Now, the movie is illustrative of a larger point about the sub-prime meltdown.  There were signals in the data that the market for sub-prime mortgages was terrible and getting worse.  People in Wall Street and other financial services firms should have paid more attention to the data.  But anyone willing to leave NYC and go to Florida, or Nevada, or Arizona, or Southern California at the time could have interpreted what was going on. In other words, if more of the financial community had done some basic trend spotting and customer research, we might have been experienced less of a tragedy than we did. 

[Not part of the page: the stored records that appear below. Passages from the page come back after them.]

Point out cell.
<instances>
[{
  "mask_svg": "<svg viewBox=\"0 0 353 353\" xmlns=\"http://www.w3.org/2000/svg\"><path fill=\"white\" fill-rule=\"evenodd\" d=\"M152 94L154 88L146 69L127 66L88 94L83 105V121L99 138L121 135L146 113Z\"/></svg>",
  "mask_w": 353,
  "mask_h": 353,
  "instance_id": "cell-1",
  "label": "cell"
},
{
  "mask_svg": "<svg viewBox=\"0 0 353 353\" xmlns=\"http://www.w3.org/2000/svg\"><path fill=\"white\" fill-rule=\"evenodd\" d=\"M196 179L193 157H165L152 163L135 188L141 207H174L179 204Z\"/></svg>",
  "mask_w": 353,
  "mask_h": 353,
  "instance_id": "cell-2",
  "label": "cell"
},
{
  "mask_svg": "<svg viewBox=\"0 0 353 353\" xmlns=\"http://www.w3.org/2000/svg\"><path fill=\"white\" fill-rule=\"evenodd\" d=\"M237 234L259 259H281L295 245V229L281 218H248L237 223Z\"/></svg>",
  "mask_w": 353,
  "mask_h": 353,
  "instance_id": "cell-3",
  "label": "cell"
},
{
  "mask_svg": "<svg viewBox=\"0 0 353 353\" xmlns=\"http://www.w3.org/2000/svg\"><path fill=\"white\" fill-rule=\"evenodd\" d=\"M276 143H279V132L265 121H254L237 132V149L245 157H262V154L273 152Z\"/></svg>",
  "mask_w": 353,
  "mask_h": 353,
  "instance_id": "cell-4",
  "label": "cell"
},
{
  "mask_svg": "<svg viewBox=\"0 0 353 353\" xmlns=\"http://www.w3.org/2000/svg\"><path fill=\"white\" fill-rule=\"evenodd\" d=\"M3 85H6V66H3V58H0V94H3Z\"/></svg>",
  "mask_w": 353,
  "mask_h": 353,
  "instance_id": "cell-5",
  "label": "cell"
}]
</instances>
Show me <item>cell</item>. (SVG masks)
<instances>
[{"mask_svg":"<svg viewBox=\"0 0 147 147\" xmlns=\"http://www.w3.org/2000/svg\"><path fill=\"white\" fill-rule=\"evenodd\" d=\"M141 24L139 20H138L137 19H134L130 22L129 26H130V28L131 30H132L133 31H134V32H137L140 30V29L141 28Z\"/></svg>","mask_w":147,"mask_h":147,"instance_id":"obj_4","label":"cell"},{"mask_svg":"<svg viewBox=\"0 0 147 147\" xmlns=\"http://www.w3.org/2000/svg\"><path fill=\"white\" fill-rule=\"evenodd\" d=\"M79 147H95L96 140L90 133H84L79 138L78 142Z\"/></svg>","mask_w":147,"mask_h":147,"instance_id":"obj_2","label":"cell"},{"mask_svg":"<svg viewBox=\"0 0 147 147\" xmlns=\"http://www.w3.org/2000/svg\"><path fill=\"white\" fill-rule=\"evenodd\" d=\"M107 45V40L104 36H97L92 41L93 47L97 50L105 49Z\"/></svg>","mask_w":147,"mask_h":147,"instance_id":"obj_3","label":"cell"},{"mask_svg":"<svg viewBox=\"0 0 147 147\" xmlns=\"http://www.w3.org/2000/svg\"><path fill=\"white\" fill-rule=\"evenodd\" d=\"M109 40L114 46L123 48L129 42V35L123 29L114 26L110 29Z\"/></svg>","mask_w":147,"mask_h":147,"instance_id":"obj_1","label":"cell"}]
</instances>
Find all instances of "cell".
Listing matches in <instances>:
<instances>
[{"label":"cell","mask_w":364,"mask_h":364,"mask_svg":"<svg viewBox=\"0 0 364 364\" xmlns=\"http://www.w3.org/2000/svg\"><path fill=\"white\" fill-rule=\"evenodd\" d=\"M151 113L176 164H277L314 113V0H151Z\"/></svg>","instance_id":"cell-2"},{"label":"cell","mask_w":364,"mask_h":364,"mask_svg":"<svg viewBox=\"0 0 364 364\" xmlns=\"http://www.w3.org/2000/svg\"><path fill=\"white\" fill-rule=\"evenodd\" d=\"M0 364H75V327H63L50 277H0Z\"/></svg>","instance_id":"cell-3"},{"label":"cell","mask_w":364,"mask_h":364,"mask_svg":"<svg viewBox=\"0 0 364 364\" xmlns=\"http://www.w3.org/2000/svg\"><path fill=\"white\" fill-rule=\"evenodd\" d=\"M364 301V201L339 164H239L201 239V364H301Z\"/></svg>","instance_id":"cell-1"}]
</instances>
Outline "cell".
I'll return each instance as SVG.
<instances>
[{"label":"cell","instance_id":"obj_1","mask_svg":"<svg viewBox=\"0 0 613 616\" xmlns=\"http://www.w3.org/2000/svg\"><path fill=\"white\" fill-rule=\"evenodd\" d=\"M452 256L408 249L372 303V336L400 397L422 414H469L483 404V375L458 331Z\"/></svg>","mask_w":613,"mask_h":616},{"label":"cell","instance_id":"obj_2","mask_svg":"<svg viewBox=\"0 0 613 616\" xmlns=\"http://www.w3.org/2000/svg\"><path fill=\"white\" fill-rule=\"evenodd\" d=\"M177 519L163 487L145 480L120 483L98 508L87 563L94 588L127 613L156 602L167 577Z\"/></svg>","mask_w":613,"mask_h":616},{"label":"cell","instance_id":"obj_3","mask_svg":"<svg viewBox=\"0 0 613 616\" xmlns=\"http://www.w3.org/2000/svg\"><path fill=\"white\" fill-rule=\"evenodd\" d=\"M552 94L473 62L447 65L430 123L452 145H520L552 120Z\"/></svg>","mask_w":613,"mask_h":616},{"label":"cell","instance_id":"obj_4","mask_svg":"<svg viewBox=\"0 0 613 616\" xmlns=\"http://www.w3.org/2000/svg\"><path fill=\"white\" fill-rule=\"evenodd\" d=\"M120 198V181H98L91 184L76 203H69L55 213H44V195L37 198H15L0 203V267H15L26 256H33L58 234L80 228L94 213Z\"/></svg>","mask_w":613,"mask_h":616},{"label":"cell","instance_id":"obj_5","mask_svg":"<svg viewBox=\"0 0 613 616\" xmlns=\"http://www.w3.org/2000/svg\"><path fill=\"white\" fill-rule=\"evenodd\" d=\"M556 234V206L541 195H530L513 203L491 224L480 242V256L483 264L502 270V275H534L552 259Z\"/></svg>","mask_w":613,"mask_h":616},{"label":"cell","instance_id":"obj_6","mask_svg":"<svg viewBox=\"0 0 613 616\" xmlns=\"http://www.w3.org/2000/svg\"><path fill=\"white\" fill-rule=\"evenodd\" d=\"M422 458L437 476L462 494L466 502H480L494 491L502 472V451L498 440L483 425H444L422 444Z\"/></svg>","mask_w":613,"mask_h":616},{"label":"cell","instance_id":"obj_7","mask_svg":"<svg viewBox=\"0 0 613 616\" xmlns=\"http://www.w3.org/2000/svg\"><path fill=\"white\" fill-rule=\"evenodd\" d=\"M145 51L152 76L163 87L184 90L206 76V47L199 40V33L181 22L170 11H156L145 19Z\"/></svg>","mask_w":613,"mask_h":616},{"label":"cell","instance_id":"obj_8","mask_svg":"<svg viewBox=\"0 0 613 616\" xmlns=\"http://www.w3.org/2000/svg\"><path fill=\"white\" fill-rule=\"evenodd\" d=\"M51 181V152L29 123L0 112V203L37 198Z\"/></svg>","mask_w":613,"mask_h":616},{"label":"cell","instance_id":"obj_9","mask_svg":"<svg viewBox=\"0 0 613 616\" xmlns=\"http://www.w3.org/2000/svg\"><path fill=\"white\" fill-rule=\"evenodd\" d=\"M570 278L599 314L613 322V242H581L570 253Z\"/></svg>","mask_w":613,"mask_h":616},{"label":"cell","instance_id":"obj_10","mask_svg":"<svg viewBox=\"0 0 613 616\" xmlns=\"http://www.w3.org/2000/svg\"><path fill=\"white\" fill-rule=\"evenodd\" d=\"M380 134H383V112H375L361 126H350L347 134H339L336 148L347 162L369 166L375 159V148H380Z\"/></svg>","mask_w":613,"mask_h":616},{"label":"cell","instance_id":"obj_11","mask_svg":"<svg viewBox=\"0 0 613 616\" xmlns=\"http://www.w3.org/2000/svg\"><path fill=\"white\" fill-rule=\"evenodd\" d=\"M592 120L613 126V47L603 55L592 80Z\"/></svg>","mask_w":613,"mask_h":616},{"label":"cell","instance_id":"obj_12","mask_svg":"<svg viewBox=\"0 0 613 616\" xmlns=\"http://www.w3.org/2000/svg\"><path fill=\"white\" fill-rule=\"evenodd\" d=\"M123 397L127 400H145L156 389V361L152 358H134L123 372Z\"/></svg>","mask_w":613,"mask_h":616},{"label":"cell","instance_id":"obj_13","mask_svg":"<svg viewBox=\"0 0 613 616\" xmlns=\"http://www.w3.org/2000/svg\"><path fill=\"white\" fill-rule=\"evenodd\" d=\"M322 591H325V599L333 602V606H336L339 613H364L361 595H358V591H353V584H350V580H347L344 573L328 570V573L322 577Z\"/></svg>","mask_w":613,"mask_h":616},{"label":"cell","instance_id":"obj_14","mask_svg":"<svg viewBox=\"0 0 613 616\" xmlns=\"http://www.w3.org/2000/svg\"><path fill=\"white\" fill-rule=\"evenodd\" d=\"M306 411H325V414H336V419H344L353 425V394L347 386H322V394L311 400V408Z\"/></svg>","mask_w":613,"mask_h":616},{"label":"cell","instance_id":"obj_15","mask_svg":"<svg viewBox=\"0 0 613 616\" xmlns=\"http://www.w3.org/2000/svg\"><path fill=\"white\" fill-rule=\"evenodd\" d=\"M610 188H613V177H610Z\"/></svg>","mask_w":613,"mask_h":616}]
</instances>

What did it take to confirm the problems with sub-prime lending?  Riding around for a day or two in abandoned subdivisions. Driving around with a real estate agent who is very keen to move houses, that simply aren't selling.  In perhaps the most interesting instance of ethnography I've seen, Steve Carrell's character finds out that, let's call them exotic dancers, are buying homes.  During a personal encounter with an exotic dancer (keeping this PG for the kids), Steve Carrell is shocked to discover that many of these individuals have multiple mortgages, because, what could go wrong?  I've never done ethnography quite like that, but Carrell and his team discover a lot, for very little cost, by simply going and finding out.  While this seems evident, you'd be shocked at how little actual interaction with customers, in their settings and in their environments, is actually conducted.

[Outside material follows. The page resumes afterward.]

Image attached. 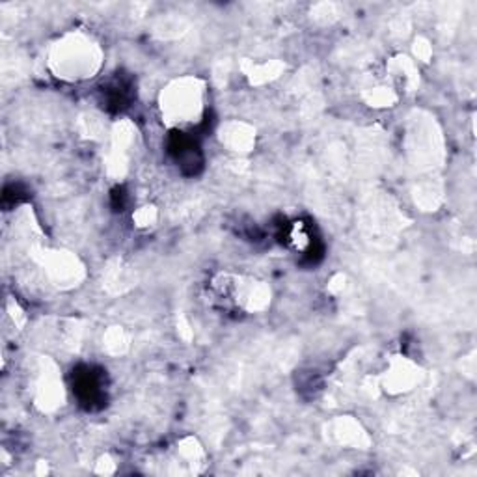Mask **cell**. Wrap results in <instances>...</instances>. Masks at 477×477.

Carrell and his crew discover that the signals in the data are true, and in fact the underlying leverage is worse than anyone in the financial markets seems to know about.  This allows them (and others) to short the market, because they've got insight on a coming crash that the majority of the market either doesn't care about or ignores.  While this isn't necessarily an innovation story, it plays out like one, because a small team of people discover something that's emerging, discover an opportunity that will arrive soon, and use interactions with customers to understand and validate the opportunity.

Lessons for Innovators
Too many times corporations are just like the Wall Street bankers and financiers portrayed in the movie. They believe that everything is OK, that existing products and services are adequate and don't need to be radically changed or modified.  All the while little signals, trends and other data contradict those assumptions, and no one goes to find out the truth.  If the movie tells us innovators anything, it is to beware of commonly shared assumptions that are too good to be true, and to go find out the truth for yourself, which is easy, and shockingly, few people actually do it.

Movie Review

As an aside, I really liked the movie, which did a good job of explaining what caused the market expansion and crash.  The pacing was good and the human side of the crash was explored as well.  It doesn't hurt that some of the arrogant financiers got taken down a peg or two.  Frankly we are still feeling the effects of that market meltdown, and housing prices are in many places just returning to pre-meltdown values.  You should see this movie, if only to get a better understanding of how interrelated all facets of the financial market are, and why you should pay more attention.